Extract:

^^^^^^^^

Post Mortem - Death of a test-suite

In most QA departments, there is a test-suite which contains test-cases that are run by the QA team to test a myriad of things like game features, content or 100% playthroughs. Having worked on a live MMO game, these test-cases are regularly used on new content alongside standard tests that are performed with each update. This is to promote quality and confidence in our product and these tests have been honed and tweaked over the years. Your team will no doubt have a similar test-suite but the question I'd like to pose is:

What would happen if all your testcases in your test-suite disappeared?

This was a question I asked at a QA conference in response to a talk centered around handling large test-suites. The orators response centered around their companies IT policy to protect and restore the data but it left me wondering how their department would function should it all hypothetically disappear. I asked this pointed question because this is exactly what happened on a project I worked on. Following is a post-mortem of what happened and the teams response to the situation.

^^^^^^^^

The tasks:
A – In the post-mortem on the lost test-suite:
(i) What kind of game did the writer work on?
(ii) Where did the writer ask what would happen if all the test-cases disappeared?
(iii) What did the speaker's reply to that question center on?
B – According to the test-suite post-mortem, what things do QA teams run test-cases to test?

^^^^^^^^

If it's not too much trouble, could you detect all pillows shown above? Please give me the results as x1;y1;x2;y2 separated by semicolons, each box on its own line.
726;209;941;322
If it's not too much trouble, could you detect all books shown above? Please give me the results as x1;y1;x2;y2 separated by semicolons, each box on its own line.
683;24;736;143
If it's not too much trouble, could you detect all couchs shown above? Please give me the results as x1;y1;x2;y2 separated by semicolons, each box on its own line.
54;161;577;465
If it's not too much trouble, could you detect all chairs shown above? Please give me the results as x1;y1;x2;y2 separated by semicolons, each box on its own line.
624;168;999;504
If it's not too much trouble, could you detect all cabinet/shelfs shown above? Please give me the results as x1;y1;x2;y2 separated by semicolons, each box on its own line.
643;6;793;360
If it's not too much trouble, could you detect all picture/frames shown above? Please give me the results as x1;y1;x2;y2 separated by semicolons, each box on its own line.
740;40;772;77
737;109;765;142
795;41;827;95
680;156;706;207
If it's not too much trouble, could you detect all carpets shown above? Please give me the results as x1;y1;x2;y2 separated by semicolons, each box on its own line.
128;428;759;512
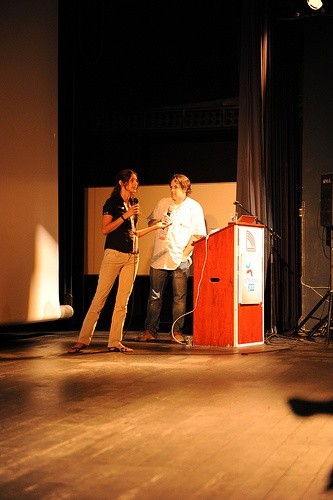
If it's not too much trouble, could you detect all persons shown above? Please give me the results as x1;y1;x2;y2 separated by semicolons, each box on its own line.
135;174;206;342
68;169;170;353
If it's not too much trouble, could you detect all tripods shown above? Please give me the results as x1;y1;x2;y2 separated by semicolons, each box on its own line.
294;228;333;342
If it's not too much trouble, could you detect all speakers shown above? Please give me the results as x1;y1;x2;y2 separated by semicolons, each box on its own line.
320;174;333;227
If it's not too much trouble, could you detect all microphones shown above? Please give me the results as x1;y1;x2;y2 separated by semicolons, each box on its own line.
162;205;173;230
134;197;139;224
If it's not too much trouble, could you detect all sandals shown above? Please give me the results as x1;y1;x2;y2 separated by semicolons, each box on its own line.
68;343;87;353
107;345;134;352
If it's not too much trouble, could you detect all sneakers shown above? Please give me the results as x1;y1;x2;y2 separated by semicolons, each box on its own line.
134;330;158;341
168;331;186;343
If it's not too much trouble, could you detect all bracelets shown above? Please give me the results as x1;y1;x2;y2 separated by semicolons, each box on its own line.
120;215;126;221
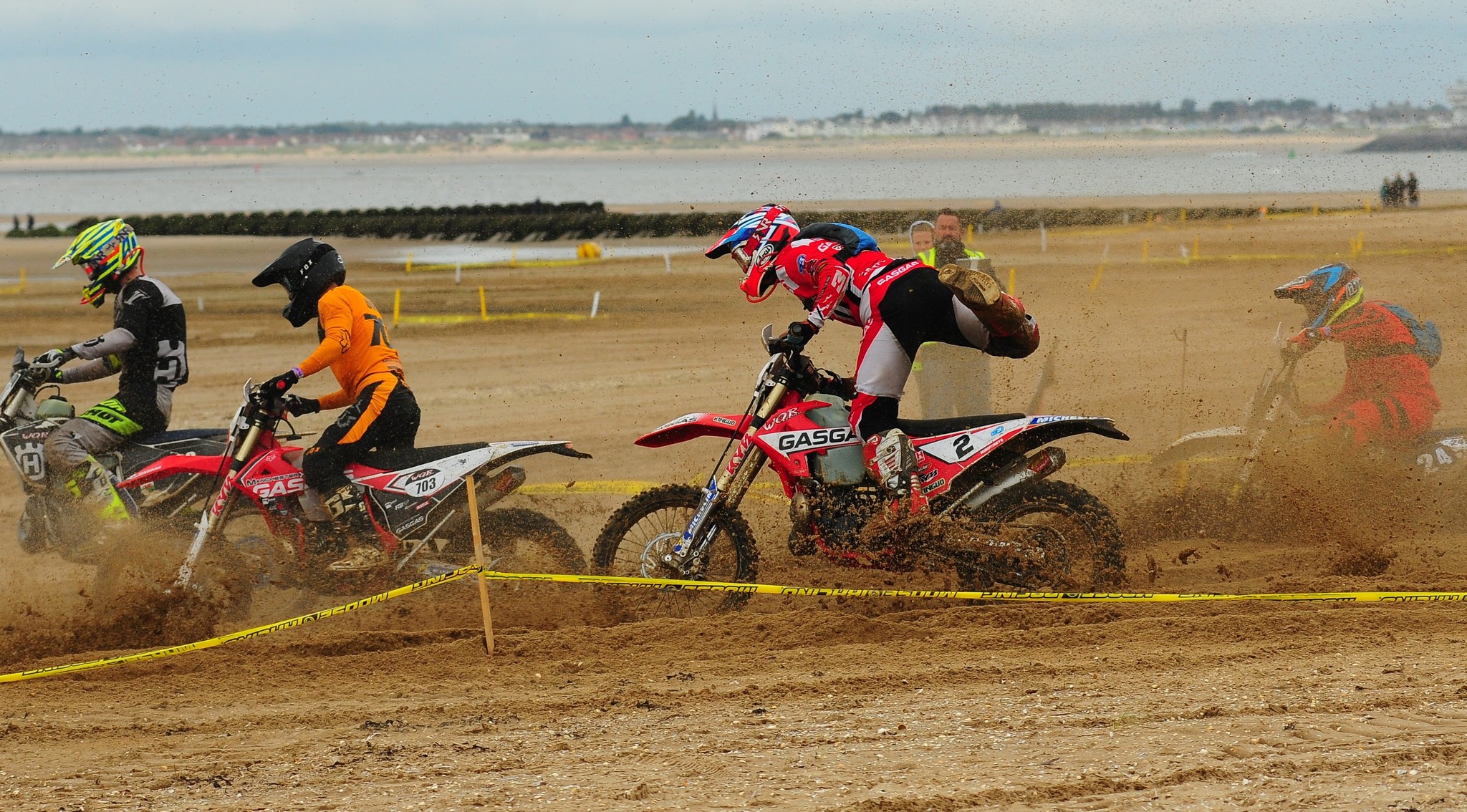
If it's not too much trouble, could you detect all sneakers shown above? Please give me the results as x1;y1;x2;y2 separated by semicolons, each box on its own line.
938;263;1002;306
862;496;929;544
74;529;128;558
327;540;387;571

^^^^^^^^

The replies:
A –
(i) A live MMO game.
(ii) At a QA conference.
(iii) The speaker's company's IT policy to protect and restore the data.

B –
- Game features
- Content
- 100% playthroughs